There has been no shortage of media attention surrounding Legionnaires’ disease over the last six months given a highly publicized outbreak in New York City this summer and the long awaited publication of ANSI/ASHRAE 188. With all of the attention being placed on Legionnaires’ disease (which certainly is warranted) it is easy to lose sight of the bigger picture responsibility for water treaters to limit microbiological risk in general, no matter what type of pathogen or microbe is involved. For an interesting perspective, we present a recent blog post by microbiologist Dr. Fred Passman, where he adds some historical and microbiological context to the story. In particular, Dr. Passman highlights the concern with focusing all efforts and attention on one explicit microbe. While Legionella pneumophila is a problem and controlling its proliferation is an important part of the overall treatment program, you shouldn’t lose track of the risk presented by the dozens of other microorganisms that may be present in any given process. The key step is to institute a reliable and quantitative microbial monitoring program— if you don’t measure it, you can’t control it! Read Dr. Passman’s blog piece here.

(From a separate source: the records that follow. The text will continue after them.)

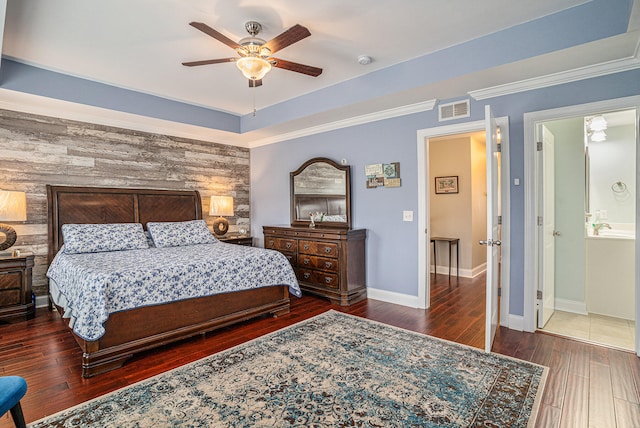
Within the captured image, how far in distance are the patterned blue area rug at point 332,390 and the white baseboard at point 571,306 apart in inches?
71.3

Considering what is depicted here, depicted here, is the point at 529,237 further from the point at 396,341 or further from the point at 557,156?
the point at 396,341

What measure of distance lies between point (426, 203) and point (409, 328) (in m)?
1.46

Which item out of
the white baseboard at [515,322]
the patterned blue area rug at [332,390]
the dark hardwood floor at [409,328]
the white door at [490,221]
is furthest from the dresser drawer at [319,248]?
the white baseboard at [515,322]

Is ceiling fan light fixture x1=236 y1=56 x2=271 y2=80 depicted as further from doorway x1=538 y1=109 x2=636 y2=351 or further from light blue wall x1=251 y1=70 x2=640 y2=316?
doorway x1=538 y1=109 x2=636 y2=351

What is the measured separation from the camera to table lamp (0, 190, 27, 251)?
11.3 ft

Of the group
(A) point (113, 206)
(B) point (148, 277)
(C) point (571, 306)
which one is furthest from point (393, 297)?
(A) point (113, 206)

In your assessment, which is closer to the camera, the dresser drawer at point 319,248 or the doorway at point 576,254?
the doorway at point 576,254

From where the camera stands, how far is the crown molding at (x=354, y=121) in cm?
383

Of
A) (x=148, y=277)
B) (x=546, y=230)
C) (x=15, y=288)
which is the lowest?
(x=15, y=288)

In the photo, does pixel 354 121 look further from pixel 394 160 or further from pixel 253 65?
pixel 253 65

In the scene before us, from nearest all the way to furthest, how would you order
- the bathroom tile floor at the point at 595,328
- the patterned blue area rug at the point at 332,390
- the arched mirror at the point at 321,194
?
the patterned blue area rug at the point at 332,390 < the bathroom tile floor at the point at 595,328 < the arched mirror at the point at 321,194

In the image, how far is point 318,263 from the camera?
432cm

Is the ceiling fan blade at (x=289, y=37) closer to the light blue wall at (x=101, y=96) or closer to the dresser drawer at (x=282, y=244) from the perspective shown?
the light blue wall at (x=101, y=96)

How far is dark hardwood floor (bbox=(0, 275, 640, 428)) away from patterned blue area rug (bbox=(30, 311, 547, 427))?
6.1 inches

Legionnaires’ Disease – Significant Risk or Shiny Object?
Dr. Fred Passman
This past summer, there was a cluster of Legionnaires’ disease (Legionellosis) cases in the Bronx. As most readers know, legionellosis is a disease that creates pneumonia-like symptoms caused by bacteria that belong to the species Legionella pneumophila. The species disease names both commemorate the sentinel outbreak that struck 221 attendees at the 1976 American Legion Convention in Philadelphia. Everything we know about Legionella today stems from the initial response to the 1976 outbreak.
Fast forward to the summer of 2015. In response to the cluster of cases in the Bronx, New York City issued emergency regulations and New York State is now drafting similar regulations.
Without diminishing the seriousness of the disease, it’s important to create a context. The Centers for Disease Control (CDC) reports incidence (morbidity) and death (mortality) statistics as incidence per 100,000 person-years (py) exposure (# of cases or # of deaths/100,000 people/year). The morbidity rate for Legionnaires’ disease 0.4 cases/100,000 py (all of the statistics in this post are approximations – epidemiology is an imprecise science). The mortality rate is 10 to 15% of the morbidity rate. By comparison, the morbidity rate for asthma 8,000 cases/100,000 py (mortality 8 deaths/100,000 py). Both diseases tend to occur in clusters and peak seasonally. Both are caused by inhalation. However, Legionnaires’ disease is an infectious disease (the symptoms are caused by a combination of direct and indirect effects of a microbe proliferating within the body) and asthma is typically allergenic (the body’s immune system reacts to inhaled substances). Now consider non-tuberculosis Mycobacteria (NTM). NTM are members of the genus Mycobacteria other than M. tuberculosis. Several NTM species are associated with pulmonary diseases (for example: hypersensitivity pneumonitis – extrinsic allergic aveolitis). The morbidity rate for NTM 2/100,000 py for the general population but can be as high as 20% among farm workers, pigeon breeders and other sectors of the population exposed to NTM sources.
All of these statistics can make your head spin. Morbidity and mortality rates mask the occurrence of disease clusters. Thus although L. pneumophila is ubiquitous, legionellosis typically occurs in clusters. The story for asthma and NTM infections is similar. So what is the shiny object? When a disease outbreak occurs, there is tremendous value in focusing on the immediate cause, but there’s also a need for maintaining a more global perspective. In her paper, presented at last month’s AWT Annual Convention, Diane Miskowski (EMSL Analytical, Inc.; www.EMSL.com) reported – almost parenthetically – that increased numbers of NTM had been recovered from cooling towers which had been treated to kill off L. pneumophila. Are our efforts to control Legionella spp. in order to decrease our legionellosis risk may be increasing our risk of contracting other respiratory diseases? More on this in another post. I’d be interested in reading your thoughts.